--- Data for processing Enclosed Below ---

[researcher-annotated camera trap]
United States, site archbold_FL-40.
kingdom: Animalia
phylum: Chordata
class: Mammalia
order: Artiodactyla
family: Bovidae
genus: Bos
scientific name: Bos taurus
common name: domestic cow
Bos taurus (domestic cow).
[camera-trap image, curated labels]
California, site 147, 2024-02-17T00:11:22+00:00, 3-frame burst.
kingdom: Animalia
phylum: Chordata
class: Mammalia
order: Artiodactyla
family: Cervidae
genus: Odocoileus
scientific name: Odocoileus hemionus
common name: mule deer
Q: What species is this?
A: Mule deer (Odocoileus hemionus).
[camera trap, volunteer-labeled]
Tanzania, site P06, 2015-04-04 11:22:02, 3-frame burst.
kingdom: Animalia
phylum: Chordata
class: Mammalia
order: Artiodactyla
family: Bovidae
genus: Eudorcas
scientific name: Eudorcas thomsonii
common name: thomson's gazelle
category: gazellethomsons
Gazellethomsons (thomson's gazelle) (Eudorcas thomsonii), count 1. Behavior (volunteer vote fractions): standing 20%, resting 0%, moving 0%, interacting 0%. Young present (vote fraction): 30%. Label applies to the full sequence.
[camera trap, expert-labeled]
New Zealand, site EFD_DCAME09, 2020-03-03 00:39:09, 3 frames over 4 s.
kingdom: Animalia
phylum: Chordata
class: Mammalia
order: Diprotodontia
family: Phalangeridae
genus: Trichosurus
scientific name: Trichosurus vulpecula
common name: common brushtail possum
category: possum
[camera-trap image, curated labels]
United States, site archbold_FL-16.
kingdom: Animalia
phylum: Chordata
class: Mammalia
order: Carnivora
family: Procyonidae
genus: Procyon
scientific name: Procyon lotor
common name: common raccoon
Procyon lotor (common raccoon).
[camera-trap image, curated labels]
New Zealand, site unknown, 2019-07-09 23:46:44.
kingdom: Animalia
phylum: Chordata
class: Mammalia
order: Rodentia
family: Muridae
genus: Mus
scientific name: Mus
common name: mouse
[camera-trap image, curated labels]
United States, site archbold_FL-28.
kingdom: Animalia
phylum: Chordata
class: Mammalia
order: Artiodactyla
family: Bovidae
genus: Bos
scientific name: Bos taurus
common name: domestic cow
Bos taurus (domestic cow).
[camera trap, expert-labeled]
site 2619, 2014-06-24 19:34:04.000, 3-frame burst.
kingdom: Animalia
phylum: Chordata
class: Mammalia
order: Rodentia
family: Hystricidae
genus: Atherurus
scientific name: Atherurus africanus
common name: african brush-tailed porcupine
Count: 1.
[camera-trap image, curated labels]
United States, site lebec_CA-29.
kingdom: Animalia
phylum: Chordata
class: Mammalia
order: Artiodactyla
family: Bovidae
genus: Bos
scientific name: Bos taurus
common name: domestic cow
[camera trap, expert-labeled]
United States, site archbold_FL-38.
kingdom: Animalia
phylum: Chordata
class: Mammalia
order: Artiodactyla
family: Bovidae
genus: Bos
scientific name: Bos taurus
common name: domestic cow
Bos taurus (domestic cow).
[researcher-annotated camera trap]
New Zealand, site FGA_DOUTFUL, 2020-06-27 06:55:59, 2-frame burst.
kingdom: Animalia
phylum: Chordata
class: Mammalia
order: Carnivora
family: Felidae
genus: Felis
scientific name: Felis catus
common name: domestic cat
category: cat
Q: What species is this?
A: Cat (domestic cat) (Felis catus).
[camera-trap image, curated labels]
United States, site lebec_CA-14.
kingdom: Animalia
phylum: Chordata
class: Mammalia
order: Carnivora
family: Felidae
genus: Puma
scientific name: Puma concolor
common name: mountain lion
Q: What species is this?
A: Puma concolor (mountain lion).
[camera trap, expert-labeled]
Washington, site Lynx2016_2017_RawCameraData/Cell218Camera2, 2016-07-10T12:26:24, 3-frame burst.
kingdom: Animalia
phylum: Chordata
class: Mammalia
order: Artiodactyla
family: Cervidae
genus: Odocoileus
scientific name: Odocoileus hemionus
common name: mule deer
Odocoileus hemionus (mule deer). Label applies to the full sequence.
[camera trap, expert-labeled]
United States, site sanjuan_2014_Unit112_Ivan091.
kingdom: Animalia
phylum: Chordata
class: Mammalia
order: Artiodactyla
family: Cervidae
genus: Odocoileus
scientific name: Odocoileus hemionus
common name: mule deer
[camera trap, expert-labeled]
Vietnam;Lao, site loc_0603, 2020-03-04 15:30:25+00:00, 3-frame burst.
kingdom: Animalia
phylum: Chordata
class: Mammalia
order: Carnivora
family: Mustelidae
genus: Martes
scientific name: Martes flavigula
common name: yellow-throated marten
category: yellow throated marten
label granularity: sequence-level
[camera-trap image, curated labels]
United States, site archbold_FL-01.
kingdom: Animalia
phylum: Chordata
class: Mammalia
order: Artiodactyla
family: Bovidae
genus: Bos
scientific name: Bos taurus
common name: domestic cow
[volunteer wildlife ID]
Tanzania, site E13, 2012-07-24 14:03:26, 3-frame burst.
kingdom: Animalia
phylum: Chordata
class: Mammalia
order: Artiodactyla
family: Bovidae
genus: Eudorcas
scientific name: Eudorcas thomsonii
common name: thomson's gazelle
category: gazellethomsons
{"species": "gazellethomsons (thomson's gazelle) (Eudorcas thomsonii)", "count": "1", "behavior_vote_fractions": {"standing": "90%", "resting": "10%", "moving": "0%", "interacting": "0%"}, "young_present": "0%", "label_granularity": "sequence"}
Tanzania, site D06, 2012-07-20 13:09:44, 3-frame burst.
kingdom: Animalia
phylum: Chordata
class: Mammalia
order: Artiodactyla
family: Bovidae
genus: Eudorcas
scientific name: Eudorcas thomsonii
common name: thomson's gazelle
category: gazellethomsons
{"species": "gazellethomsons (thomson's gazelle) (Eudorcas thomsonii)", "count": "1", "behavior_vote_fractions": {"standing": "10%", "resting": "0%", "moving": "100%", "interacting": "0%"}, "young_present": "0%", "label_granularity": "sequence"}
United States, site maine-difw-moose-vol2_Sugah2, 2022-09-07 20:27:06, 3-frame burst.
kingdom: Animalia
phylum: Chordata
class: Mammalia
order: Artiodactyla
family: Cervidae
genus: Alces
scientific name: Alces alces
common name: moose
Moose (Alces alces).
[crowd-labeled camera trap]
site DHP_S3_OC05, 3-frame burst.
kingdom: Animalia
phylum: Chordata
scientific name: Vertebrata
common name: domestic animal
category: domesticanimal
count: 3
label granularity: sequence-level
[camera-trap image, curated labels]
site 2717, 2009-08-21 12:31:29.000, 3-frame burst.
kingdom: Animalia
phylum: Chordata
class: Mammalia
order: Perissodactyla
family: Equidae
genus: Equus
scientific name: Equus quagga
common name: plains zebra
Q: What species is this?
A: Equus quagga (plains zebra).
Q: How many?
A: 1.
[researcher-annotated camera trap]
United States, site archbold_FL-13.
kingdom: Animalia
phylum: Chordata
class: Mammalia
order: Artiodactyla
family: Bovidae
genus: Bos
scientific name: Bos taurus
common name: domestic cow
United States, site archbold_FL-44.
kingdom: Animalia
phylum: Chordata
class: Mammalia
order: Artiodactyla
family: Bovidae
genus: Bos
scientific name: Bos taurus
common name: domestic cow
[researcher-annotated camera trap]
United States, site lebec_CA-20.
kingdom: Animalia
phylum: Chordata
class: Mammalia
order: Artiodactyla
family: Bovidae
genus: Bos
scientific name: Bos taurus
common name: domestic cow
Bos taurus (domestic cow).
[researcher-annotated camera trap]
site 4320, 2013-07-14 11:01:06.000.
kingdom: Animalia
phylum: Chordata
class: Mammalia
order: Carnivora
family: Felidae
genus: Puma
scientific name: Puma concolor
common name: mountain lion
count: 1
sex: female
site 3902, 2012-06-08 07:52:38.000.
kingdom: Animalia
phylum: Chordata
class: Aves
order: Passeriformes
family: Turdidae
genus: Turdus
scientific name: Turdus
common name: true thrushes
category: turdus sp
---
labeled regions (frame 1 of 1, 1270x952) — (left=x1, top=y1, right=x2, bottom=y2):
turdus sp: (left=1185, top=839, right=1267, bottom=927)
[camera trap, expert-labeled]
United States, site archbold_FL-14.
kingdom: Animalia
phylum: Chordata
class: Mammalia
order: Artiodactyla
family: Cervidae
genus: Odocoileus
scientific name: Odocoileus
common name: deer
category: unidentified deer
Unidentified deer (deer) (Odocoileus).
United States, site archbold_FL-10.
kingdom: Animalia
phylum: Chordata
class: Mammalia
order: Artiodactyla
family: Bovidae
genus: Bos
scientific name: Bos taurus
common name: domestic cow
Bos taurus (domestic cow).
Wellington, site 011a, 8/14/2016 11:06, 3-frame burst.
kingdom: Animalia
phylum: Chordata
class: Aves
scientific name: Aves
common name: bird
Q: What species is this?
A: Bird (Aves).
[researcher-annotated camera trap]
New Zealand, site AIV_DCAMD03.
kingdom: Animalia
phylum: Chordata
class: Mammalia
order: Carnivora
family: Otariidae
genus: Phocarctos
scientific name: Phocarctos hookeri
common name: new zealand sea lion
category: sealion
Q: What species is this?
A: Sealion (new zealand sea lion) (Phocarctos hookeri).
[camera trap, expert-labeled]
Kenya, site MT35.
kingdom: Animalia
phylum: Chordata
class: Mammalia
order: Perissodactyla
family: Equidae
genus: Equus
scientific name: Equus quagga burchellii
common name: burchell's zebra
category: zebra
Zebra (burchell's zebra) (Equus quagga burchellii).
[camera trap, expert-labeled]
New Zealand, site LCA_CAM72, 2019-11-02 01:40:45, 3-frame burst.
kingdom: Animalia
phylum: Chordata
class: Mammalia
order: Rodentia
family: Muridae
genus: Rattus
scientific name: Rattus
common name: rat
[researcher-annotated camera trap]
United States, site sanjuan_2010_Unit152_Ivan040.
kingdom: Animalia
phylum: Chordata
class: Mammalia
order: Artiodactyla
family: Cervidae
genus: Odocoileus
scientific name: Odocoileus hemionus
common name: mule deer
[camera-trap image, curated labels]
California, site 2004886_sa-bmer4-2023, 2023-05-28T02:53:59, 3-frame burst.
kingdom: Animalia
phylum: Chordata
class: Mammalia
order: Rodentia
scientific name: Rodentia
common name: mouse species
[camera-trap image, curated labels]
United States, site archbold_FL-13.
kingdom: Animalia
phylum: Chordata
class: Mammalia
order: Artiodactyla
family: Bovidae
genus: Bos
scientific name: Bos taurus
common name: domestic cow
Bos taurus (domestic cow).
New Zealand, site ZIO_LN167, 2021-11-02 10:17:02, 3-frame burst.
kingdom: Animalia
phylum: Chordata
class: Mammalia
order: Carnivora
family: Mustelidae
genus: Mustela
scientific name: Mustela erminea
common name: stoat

--- End of Enclosed Data for processing ---

● Your objective
Go to the line with "family: Turdidae" in the entries above and repeat every line from there through the line with "genus: Phocarctos", exactly and with no other text.

● Solution for this exercise
family: Turdidae
genus: Turdus
scientific name: Turdus
common name: true thrushes
category: turdus sp
---
labeled regions (frame 1 of 1, 1270x952) — (left=x1, top=y1, right=x2, bottom=y2):
turdus sp: (left=1185, top=839, right=1267, bottom=927)
[camera trap, expert-labeled]
United States, site archbold_FL-14.
kingdom: Animalia
phylum: Chordata
class: Mammalia
order: Artiodactyla
family: Cervidae
genus: Odocoileus
scientific name: Odocoileus
common name: deer
category: unidentified deer
Unidentified deer (deer) (Odocoileus).
United States, site archbold_FL-10.
kingdom: Animalia
phylum: Chordata
class: Mammalia
order: Artiodactyla
family: Bovidae
genus: Bos
scientific name: Bos taurus
common name: domestic cow
Bos taurus (domestic cow).
Wellington, site 011a, 8/14/2016 11:06, 3-frame burst.
kingdom: Animalia
phylum: Chordata
class: Aves
scientific name: Aves
common name: bird
Q: What species is this?
A: Bird (Aves).
[researcher-annotated camera trap]
New Zealand, site AIV_DCAMD03.
kingdom: Animalia
phylum: Chordata
class: Mammalia
order: Carnivora
family: Otariidae
genus: Phocarctos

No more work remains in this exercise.